Unfortunately, the affection we may feel for CP doesn't pay the bills or move passengers. It's time to launch a serious debate about what it will be like to travel by train in Portugal in 2030. It's not an easy reform to make, not least because the political debate has descended into the most elementary childishness and clubitisWith the most timid of reforms ready to be dubbed an attack on the public purse, precisely by the people who have squandered it to this point of ruin.
Some ideas
But anyway, here are some ideas that I've merely cooked up in my head:
- Maybe it's time we had a centrally coordinated service, but divided into more manageable execution units. On the one hand, Regional and InterRegional divided into North, Central and South units. On the other hand, suburbs governed in a decentralized way in Lisbon, Porto and Coimbra. Finally, Intercities reviewed and possibly subsidizing only those operating in more remote regions (Yes, why should the state pay someone to operate completely profitable services between Lisbon and Porto?)

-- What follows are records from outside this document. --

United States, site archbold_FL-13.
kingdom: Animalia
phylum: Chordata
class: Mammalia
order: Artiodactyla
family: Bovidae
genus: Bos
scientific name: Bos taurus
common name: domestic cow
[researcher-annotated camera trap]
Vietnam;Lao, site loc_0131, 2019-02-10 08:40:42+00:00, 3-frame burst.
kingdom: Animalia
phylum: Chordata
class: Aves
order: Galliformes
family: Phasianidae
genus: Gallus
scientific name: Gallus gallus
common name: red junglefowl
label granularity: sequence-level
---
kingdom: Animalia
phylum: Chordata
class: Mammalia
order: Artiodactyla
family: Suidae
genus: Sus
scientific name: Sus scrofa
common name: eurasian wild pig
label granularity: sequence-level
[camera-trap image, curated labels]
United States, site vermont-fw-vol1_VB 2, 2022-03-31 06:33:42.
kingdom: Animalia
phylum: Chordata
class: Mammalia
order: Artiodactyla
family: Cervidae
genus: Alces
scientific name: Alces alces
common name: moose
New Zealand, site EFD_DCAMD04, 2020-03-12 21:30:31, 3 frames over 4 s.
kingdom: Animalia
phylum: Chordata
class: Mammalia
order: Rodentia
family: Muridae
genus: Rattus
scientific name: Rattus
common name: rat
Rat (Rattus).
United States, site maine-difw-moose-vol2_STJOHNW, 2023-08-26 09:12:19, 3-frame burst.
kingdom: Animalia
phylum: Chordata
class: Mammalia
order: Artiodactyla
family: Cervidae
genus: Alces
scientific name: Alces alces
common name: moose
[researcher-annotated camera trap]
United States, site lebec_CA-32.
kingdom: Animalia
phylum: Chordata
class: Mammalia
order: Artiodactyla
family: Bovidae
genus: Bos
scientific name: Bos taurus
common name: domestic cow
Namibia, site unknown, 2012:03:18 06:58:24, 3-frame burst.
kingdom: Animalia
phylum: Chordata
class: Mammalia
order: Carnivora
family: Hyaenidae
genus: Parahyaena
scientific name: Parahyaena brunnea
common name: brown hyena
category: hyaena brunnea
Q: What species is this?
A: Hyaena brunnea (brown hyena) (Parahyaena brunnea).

- Maybe it's time to think of CP not as this strange aggregate of parts that try to form a company, but as a universal rail service brand with a uniform language, communication and ticketing throughout the territorywhich can integrate different regional operators;
- Perhaps we could rethink the old EMEF as this brute force which, through various decentralized hubs, manages to ensure the maintenance of the rail fleets spread across the country. And ultimately as a knowledge factory, allied to the promised new railway skills center, but without extraneous projects such as the "Portuguese Train", whose usefulness and relevance within CP have yet to be explained.
If we leave our trenches of fundamentalism aside, perhaps we can dream and think of a country where taking the train is a first choice and not some strange relic that we keep for those who can't afford a car.
Perhaps we can think of a country in which it is a pleasure and a source of pride to take the train, whether or not it has a spectacular "CP" logo on the side.